We generate much better code these days than we used to. And we use the same sequence for AVX1 and AVX2 for these

For v4i64->v4i32 we generate

vextractf128    xmm1, ymm0, 1
vshufps xmm0, xmm0, xmm1, 136   # xmm0 = xmm0[0,2],xmm1[0,2]

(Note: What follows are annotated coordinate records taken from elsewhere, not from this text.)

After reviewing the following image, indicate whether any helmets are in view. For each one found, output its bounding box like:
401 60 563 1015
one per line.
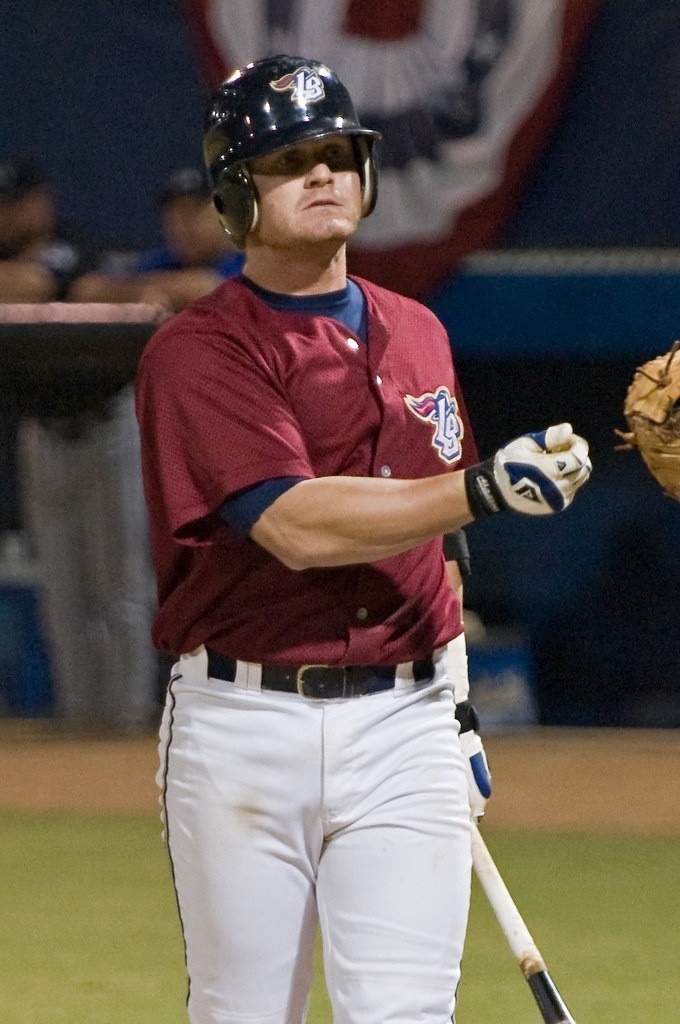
199 55 383 246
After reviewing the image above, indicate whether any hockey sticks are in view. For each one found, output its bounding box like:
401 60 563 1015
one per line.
473 826 576 1024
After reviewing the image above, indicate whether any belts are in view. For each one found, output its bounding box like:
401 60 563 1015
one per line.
206 650 433 703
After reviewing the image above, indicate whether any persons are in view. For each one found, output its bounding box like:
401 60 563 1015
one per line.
132 54 590 1024
0 164 248 734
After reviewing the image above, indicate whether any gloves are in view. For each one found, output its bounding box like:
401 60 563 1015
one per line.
464 422 593 524
453 700 493 825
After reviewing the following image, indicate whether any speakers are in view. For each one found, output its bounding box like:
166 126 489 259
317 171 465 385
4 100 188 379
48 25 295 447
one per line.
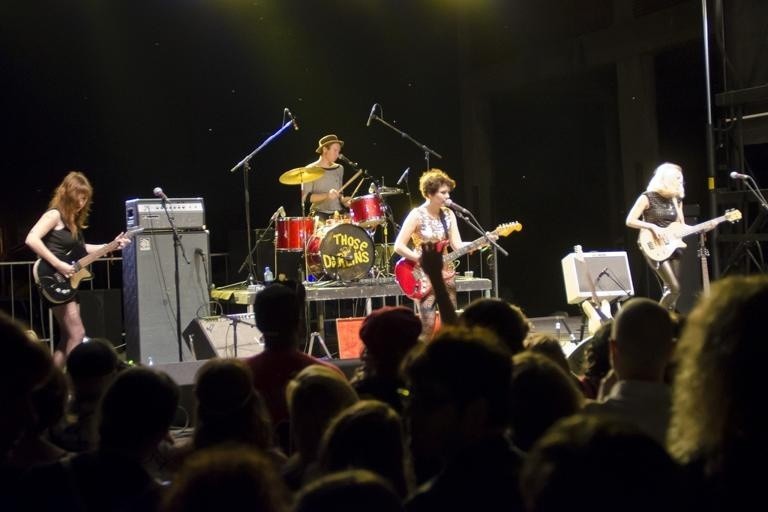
183 312 267 361
567 335 595 379
561 250 635 305
325 358 368 382
147 358 212 430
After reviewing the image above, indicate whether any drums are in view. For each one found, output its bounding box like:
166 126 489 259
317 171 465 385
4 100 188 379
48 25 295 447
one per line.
275 217 315 253
349 193 385 227
305 222 374 283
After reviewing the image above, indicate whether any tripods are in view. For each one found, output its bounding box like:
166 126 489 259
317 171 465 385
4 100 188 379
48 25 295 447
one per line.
374 194 396 280
317 248 353 286
215 120 291 290
297 176 319 289
368 229 386 281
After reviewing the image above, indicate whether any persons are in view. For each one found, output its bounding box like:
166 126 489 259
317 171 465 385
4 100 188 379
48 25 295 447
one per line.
2 277 767 512
393 169 500 339
24 172 132 367
302 134 352 228
624 163 719 311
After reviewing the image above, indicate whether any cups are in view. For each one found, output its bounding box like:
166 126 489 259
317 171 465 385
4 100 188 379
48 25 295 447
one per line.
574 245 583 253
464 271 474 278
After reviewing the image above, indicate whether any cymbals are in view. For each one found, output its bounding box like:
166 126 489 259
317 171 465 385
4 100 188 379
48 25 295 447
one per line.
372 187 405 195
279 166 325 185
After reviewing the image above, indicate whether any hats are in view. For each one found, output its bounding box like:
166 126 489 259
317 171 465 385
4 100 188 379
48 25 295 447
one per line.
360 306 422 351
315 134 344 154
66 338 131 378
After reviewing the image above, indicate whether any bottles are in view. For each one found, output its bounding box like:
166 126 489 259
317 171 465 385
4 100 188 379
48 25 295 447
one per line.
263 266 273 281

And for v8i64->v8i32 we generate

vperm2f128      ymm2, ymm0, ymm1, 49 # ymm2 = ymm0[2,3],ymm1[2,3]
vinsertf128     ymm0, ymm0, xmm1, 1
vshufps ymm0, ymm0, ymm2, 136   # ymm0 = ymm0[0,2],ymm2[0,2],ymm0[4,6],ymm2[4,6]

Diff Detail

Event Timeline

craig.topper created this revision.Apr 29 2020, 11:33 AM
Herald added a project: Restricted Project. · View Herald TranscriptApr 29 2020, 11:33 AM
Herald added a subscriber: hiraditya. · View Herald Transcript
craig.topper edited the summary of this revision. (Show Details)Apr 29 2020, 11:33 AM
spatel accepted this revision.Apr 29 2020, 12:35 PM

LGTM

This revision is now accepted and ready to land.Apr 29 2020, 12:35 PM
This revision was automatically updated to reflect the committed changes.